Macrolides are antibiotics widely prescribed in various clinical specialties, including otolaryngology, internal medicine, and pediatrics, for the treatment of several infectious diseases1,2,3. However, concerns regarding the potential association between macrolides and hearing loss have persisted over time4,5,6,7,8,9. Although numerous randomized controlled trials (RCTs) have investigated this relationship, their results have been inconclusive10,11,12,13,14,15. Notably, a systematic review and meta-analysis conducted by Alsowaida et al.16 revealed that the statistical significance of the association between macrolides and hearing loss had not been established.

Nevertheless, clinicians in clinical medicine conduct studies to explore the potential of macrolides in causing hearing loss17,18,19,20. They frequently encounter patients who report tinnitus after being prescribed macrolides in clinical practice. In fact, Vanoverschelde et al. in 2021 reported a significant association between the use of macrolides and a 25% increase in the probability of tinnitus occurrence in a fully adjusted model19.
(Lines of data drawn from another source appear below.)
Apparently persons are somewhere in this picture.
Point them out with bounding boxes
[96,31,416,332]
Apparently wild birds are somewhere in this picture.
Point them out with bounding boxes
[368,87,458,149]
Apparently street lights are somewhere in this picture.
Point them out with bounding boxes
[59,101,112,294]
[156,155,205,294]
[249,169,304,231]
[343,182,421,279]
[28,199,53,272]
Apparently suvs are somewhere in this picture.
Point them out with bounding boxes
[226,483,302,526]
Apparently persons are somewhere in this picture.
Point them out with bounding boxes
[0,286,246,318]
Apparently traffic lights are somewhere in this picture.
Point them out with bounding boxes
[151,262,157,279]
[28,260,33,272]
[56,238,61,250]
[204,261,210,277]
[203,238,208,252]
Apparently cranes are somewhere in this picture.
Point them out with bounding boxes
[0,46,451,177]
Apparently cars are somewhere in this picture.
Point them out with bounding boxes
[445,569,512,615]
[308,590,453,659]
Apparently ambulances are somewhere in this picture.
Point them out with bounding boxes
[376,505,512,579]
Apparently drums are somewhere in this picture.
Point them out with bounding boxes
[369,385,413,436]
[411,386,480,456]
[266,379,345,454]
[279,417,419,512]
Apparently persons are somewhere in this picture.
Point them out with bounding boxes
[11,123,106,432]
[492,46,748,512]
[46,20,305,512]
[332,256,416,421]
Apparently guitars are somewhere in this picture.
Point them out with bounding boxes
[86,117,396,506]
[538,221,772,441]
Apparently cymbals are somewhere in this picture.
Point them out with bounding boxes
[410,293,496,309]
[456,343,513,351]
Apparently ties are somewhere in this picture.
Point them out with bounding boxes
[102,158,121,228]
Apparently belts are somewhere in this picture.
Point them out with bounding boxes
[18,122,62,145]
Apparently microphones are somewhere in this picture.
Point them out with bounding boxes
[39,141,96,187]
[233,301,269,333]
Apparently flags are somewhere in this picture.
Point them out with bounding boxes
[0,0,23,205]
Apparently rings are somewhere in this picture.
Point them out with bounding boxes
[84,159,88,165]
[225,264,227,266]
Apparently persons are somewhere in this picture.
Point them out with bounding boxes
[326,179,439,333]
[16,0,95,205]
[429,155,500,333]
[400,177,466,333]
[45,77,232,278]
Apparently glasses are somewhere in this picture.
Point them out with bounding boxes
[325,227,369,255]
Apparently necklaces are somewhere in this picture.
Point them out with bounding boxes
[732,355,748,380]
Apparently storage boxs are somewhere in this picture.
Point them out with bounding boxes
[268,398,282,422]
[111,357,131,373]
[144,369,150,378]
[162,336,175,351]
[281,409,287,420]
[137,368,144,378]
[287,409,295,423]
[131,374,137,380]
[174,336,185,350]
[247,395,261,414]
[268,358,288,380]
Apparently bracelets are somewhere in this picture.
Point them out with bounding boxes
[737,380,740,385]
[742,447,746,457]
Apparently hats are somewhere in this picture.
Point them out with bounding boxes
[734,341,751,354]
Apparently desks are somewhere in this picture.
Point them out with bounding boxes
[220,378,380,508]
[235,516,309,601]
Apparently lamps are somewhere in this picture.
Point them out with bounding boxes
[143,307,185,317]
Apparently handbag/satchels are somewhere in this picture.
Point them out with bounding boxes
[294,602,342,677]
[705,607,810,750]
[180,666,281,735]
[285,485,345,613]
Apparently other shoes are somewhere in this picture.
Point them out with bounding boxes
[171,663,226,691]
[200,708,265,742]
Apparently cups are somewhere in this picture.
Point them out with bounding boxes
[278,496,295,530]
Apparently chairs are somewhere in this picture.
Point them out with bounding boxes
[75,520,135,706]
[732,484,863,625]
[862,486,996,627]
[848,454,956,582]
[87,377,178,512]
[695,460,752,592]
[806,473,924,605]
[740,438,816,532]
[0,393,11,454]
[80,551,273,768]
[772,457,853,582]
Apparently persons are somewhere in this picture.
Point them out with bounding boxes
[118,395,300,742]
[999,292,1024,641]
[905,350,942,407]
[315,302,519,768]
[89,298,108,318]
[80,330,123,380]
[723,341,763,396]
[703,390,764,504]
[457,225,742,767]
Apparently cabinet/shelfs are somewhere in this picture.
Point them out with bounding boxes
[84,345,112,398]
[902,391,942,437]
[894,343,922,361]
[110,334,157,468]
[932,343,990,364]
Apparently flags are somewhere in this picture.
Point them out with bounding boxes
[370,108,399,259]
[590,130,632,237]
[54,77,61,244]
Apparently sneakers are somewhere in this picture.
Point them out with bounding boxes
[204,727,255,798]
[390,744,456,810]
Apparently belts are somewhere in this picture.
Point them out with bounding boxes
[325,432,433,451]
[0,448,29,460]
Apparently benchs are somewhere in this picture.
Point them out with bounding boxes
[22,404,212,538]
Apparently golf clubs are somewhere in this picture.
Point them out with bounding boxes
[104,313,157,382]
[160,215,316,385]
Consequently, concerns persist regarding the potential ototoxicity of macrolides. This concern is further amplified by increased societal interest in hearing loss, driven by increasing life expectancy worldwide21,22,23,24. Hearing loss not only poses challenges in daily life, but also has significant implications for individuals, including increased risks of depression and dementia22,25,26.

Since the last reported meta-analysis conducted on this topic in 2021, several studies have consistently reported an elevated risk of tinnitus or hearing loss associated with macrolides18,19,20. Therefore, further systematic reviews and meta-analyses are necessary. Accordingly, we performed this systematic review and meta-analysis encompassing all previously published studies on the association between macrolides and hearing loss to date. Additionally, through a subgroup analysis, we aimed to provide insights into aspects that may have been overlooked in previous meta-analyses, thereby offering a more comprehensive understanding of the topic.

Materials and methods

This systematic review and meta-analysis is registered in the PROSPERO database (registration number: CRD42023426621) and conducted in accordance with the Preferred Reporting Items for Systematic Reviews and Meta-Analyses (PRISMA) statement27 and the Meta-Analysis of Observational Studies in Epidemiology (MOOSE) reporting guidelines28.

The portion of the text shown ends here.